Relative Prices Rule in Markets
“Peabody Energy Corporation (BTU), Arch Coal Inc (ACI): Now Is the Time to Focus on Coal Companies”.
Read more at Insider Monkey HERE
‘Motley Fool” a.k.a Reuben Brewer writes: “The invisible hand”
“Markets are guided by a so-called invisible hand in which reasonably rational individuals do what is in their own best interests. In the end, supply and demand come together to create a working ecosystem. That's happening to coal in spades.
New methods of drilling for natural gas overtook demand for the fuel and led to a steep price decline. That led utilities, the largest users of coal, to switch to gas as a fuel source to keep costs down. Coal demand and pricing fell as a result. The coal industry reduced production and refined operations as a result.
Natural gas prices, however, were so low that drillers couldn't make money drilling. Natural gas drilling has, thus, slowed. That has pushed gas prices notably higher to the point where the choice between coal and gas as a base load fuel is no longer tilted in favor of gas.
The invisible hand is an incredible thing. And there are other long-term positives for coal, too.”
Read more at the above link.
Read this piece and note how the so-called “invisible hand” attributed to Adam Smith has absolutely nothing to do with the ever changing relative VISIBLE prices of natural gas and coal having the predicted affects that “Motley Fool” identifies nor any explanation of exactly what the contribution of the so-called “invisible hand” does in these processes.

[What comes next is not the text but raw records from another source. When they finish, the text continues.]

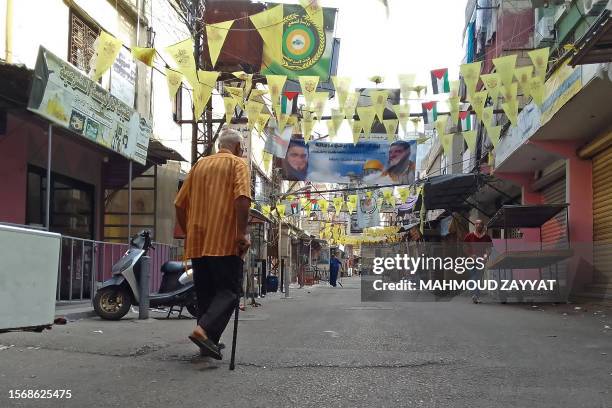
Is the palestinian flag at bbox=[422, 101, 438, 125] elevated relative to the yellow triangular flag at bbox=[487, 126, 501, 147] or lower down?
elevated

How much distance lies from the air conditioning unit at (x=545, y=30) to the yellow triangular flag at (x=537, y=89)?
9.63 feet

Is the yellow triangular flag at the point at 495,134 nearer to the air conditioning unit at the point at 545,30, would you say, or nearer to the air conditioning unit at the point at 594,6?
the air conditioning unit at the point at 545,30

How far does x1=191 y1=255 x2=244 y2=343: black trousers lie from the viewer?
456 cm

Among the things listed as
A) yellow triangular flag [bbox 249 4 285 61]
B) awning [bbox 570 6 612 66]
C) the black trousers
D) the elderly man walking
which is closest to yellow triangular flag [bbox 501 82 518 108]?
awning [bbox 570 6 612 66]

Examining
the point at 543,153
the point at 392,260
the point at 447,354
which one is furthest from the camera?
the point at 392,260

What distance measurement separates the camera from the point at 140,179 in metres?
14.6

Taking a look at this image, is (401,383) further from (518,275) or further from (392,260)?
(392,260)

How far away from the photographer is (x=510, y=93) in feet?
38.9

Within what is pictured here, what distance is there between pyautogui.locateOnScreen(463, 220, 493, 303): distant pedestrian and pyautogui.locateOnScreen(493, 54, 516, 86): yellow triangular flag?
11.1 ft

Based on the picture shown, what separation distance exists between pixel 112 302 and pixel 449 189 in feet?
37.2

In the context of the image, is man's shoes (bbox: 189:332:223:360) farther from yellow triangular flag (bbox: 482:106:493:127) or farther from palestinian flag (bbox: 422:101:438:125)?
palestinian flag (bbox: 422:101:438:125)

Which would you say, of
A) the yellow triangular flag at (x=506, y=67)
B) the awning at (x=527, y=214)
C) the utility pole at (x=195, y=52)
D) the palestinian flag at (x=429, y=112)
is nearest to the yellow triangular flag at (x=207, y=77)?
the utility pole at (x=195, y=52)

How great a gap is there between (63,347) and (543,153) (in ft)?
40.1

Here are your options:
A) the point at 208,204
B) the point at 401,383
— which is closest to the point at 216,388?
the point at 401,383
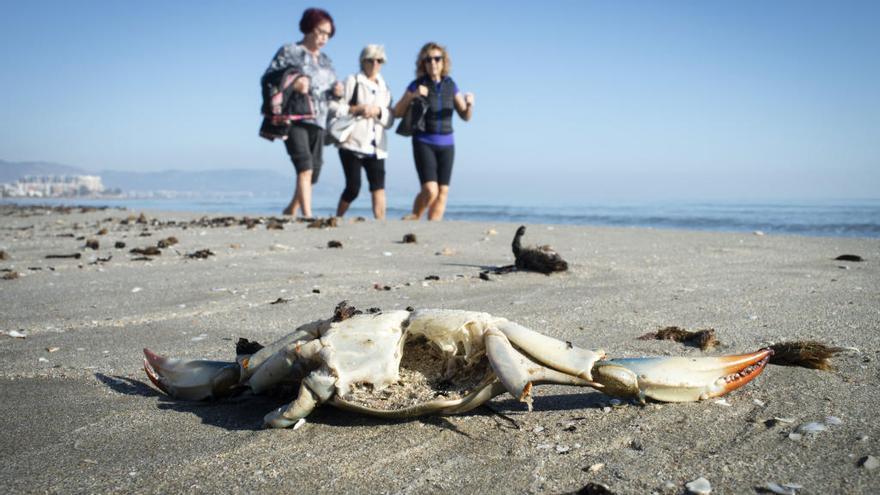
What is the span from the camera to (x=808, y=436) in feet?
6.50

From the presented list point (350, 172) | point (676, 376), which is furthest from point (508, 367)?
point (350, 172)

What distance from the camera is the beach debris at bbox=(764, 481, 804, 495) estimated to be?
1664mm

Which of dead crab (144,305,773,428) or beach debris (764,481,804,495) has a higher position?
dead crab (144,305,773,428)

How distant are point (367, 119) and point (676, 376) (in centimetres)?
872

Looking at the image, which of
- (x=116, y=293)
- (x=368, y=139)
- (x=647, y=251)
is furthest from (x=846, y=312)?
(x=368, y=139)

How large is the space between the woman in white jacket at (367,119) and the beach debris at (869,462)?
911 centimetres

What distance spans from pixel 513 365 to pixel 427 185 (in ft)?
27.6

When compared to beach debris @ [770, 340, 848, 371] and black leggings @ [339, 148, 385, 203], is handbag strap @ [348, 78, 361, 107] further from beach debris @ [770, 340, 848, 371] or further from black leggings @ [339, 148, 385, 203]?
beach debris @ [770, 340, 848, 371]

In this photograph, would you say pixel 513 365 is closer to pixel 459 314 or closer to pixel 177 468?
pixel 459 314

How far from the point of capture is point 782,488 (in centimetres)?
168

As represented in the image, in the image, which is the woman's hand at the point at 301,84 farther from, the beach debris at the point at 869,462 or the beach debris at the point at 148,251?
the beach debris at the point at 869,462

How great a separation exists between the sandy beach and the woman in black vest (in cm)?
386

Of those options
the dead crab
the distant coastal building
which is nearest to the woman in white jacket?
the dead crab

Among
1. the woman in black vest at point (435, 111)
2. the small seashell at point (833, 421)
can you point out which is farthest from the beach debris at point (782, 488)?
the woman in black vest at point (435, 111)
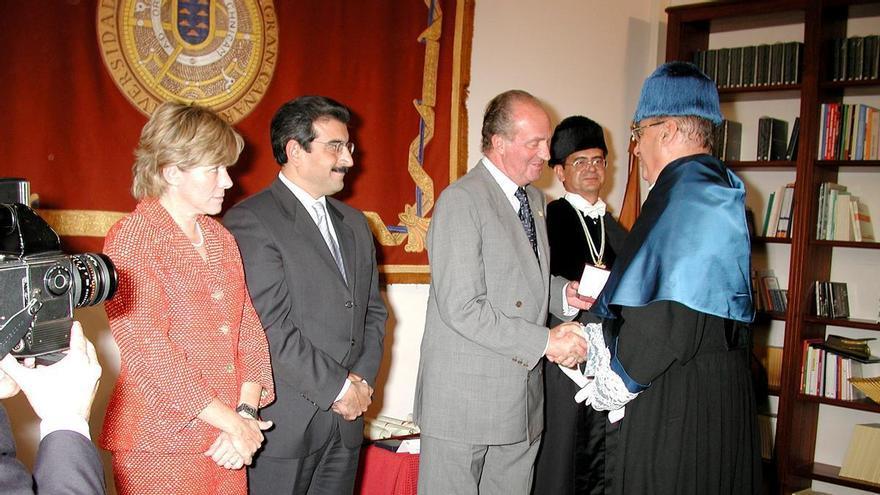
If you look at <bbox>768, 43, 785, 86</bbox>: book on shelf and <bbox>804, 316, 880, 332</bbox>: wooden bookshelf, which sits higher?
<bbox>768, 43, 785, 86</bbox>: book on shelf

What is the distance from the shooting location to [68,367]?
3.38ft

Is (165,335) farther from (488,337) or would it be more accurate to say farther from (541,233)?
(541,233)

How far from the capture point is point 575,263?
3.13 m

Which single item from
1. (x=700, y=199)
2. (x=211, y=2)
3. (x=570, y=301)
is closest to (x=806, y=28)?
(x=570, y=301)

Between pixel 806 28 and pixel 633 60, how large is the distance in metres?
1.06

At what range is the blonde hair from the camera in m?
1.91

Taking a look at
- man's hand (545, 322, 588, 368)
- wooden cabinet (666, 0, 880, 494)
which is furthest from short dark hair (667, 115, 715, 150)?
wooden cabinet (666, 0, 880, 494)

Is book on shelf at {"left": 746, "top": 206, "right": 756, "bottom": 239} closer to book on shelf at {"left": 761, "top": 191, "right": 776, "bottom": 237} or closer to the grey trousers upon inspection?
book on shelf at {"left": 761, "top": 191, "right": 776, "bottom": 237}

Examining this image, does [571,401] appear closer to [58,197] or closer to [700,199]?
[700,199]

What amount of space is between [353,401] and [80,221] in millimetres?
1110

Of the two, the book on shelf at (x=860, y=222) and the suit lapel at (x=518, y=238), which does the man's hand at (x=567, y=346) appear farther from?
the book on shelf at (x=860, y=222)

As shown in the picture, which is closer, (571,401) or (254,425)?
(254,425)

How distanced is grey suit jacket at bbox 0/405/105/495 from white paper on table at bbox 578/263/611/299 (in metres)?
1.90

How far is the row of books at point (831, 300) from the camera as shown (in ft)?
12.9
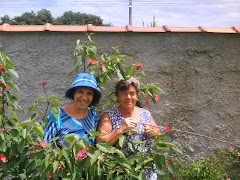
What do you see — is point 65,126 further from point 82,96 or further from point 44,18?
point 44,18

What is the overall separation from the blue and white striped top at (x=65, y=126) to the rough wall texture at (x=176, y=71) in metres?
0.73

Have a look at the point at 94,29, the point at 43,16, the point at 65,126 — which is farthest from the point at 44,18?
the point at 65,126

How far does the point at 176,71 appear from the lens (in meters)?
3.56

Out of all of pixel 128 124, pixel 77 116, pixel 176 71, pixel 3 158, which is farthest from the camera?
pixel 176 71

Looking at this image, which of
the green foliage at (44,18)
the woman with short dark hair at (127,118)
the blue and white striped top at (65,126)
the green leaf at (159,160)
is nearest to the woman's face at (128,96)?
the woman with short dark hair at (127,118)

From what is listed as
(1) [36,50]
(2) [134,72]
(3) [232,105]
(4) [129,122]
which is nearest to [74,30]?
(1) [36,50]

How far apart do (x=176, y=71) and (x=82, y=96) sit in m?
1.26

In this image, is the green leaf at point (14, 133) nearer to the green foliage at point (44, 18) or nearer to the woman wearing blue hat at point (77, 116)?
the woman wearing blue hat at point (77, 116)

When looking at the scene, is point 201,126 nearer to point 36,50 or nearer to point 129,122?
point 129,122

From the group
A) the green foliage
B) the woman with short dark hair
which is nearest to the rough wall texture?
the woman with short dark hair

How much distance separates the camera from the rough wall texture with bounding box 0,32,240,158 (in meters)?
3.38

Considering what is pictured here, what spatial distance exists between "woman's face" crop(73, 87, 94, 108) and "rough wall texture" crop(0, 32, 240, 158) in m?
0.71

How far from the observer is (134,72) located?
3486 millimetres

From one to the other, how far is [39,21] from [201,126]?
84.6 ft
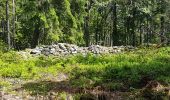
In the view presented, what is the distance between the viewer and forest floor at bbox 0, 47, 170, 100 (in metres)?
14.2

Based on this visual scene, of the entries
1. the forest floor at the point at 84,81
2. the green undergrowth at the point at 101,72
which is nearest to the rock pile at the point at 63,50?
the green undergrowth at the point at 101,72

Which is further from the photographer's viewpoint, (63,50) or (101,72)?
(63,50)

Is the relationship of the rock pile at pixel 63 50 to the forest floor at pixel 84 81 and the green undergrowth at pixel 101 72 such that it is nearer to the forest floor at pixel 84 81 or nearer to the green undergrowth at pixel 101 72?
the green undergrowth at pixel 101 72

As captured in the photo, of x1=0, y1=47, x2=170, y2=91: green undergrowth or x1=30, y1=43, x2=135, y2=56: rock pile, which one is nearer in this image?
x1=0, y1=47, x2=170, y2=91: green undergrowth

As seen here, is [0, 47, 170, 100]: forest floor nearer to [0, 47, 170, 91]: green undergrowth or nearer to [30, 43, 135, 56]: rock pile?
[0, 47, 170, 91]: green undergrowth

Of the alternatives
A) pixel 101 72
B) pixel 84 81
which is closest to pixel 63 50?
pixel 101 72

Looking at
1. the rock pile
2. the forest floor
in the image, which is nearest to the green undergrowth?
the forest floor

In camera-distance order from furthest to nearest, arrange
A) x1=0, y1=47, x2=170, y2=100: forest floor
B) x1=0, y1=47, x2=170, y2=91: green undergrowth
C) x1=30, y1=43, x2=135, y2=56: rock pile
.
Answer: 1. x1=30, y1=43, x2=135, y2=56: rock pile
2. x1=0, y1=47, x2=170, y2=91: green undergrowth
3. x1=0, y1=47, x2=170, y2=100: forest floor

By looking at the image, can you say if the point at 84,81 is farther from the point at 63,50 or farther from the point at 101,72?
the point at 63,50

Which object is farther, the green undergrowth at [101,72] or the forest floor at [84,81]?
the green undergrowth at [101,72]

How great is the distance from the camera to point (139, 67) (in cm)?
1889

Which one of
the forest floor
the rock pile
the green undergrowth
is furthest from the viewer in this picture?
the rock pile

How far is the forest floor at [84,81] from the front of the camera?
14.2 meters

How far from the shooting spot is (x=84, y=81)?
16.9 metres
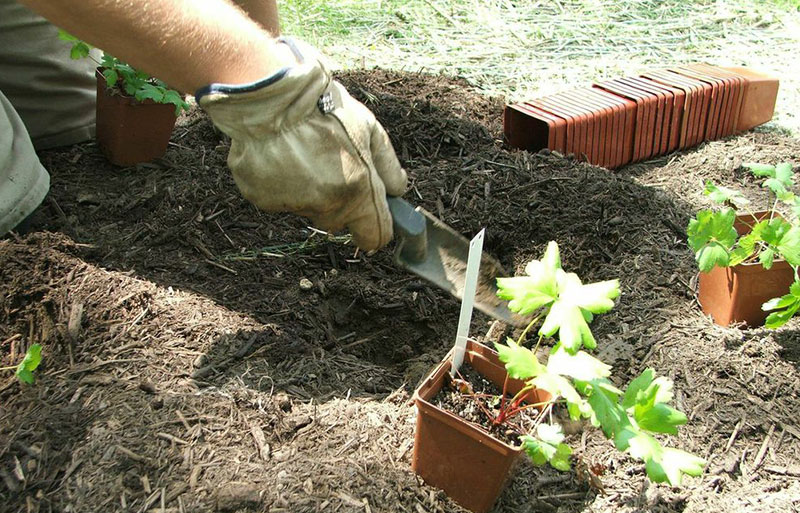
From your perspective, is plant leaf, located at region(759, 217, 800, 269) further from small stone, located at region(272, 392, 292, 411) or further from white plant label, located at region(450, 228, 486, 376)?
small stone, located at region(272, 392, 292, 411)

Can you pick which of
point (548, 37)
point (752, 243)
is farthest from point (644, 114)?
point (548, 37)

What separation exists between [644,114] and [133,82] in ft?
7.91

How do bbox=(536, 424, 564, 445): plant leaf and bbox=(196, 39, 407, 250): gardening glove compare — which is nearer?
bbox=(536, 424, 564, 445): plant leaf

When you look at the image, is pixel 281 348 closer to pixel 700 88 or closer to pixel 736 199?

No explanation is given of what the “invisible-hand” actually does to bring these changes about, separate from the normally expected reaction of buyers and investors to changing VISIBLE prices in these markets.
Whatever “Motley Fool's” assertions, they have nothing to do with what Adam Smith wrote in Wealth Of Nations nor what he wrote in his “Theory of Moral Sentiments”.
And that itself is the real problem.
So imbued with the “invisible hand” ideology are modern economists that they spout platitudes about the “invisible hand” without ever questioning its thin-ice logic given the perfectly complete explanation of relative price movements in competing markets nor they do stop to question the import of an “invisible” operator whose role in VISIBLE price changes is clearly redundant. Prices determine market decisions. There is no invisible force doing anything else in markets.